« Toute cette information suscite-t-elle l'inquiétude au sein de la
population? Bien sûr que oui, d’écrire M. Pratte. Et c'est une
excellente chose. Si la peur est parfois mauvaise conseillère, elle est
aussi un puissant motivateur. » Motivés par la peur, que vont réclamer
les citoyens – par « porte-parole » interposés? L’intervention de leurs
élus, c’est sûr. Les médias – courroie de transmission des pouvoirs
publics – veulent bien vendre des copies, mais ils veulent aussi que les
choses aillent dans le sens de ce à quoi ils adhèrent.

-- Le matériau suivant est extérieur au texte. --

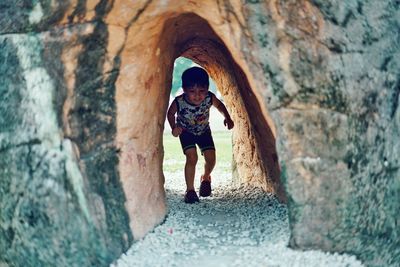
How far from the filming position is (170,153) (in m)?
12.0

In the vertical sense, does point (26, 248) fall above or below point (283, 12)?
below

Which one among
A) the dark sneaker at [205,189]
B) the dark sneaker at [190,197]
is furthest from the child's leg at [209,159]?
the dark sneaker at [190,197]

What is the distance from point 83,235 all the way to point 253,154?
3.12m

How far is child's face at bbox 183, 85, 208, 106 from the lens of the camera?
524 centimetres

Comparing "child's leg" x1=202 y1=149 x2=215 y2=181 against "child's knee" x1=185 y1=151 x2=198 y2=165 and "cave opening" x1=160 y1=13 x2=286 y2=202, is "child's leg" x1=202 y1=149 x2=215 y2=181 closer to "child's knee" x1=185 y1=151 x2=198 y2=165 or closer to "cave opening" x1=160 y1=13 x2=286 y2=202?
"child's knee" x1=185 y1=151 x2=198 y2=165

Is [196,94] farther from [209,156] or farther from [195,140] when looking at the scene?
[209,156]

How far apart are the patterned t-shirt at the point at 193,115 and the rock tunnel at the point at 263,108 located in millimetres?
1836

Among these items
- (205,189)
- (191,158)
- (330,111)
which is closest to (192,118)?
(191,158)

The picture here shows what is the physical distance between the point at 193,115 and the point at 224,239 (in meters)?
1.79

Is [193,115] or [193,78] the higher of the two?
[193,78]

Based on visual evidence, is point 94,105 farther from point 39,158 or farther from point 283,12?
point 283,12

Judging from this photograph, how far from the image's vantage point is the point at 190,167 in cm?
530

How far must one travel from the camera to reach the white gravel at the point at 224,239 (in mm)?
3355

« Si nous voulons que l'épidémie soit contenue, aucune mesure – ni la
surveillance des voyageurs ni l'administration massive de médicaments –
ne sera plus efficace que la sensibilisation de la population et du
personnel du réseau de la santé. […] Si toute l'information diffusée par
les médias depuis quelques jours pouvait seulement inciter davantage de
gens à adopter ces mesures élémentaires d'hygiène, leur contribution
aurait été d'une utilité considérable. » (Variante du fameux: « Si une
vie peut être sauvée, cette [insérer un mot ici] aura valu le coup ».)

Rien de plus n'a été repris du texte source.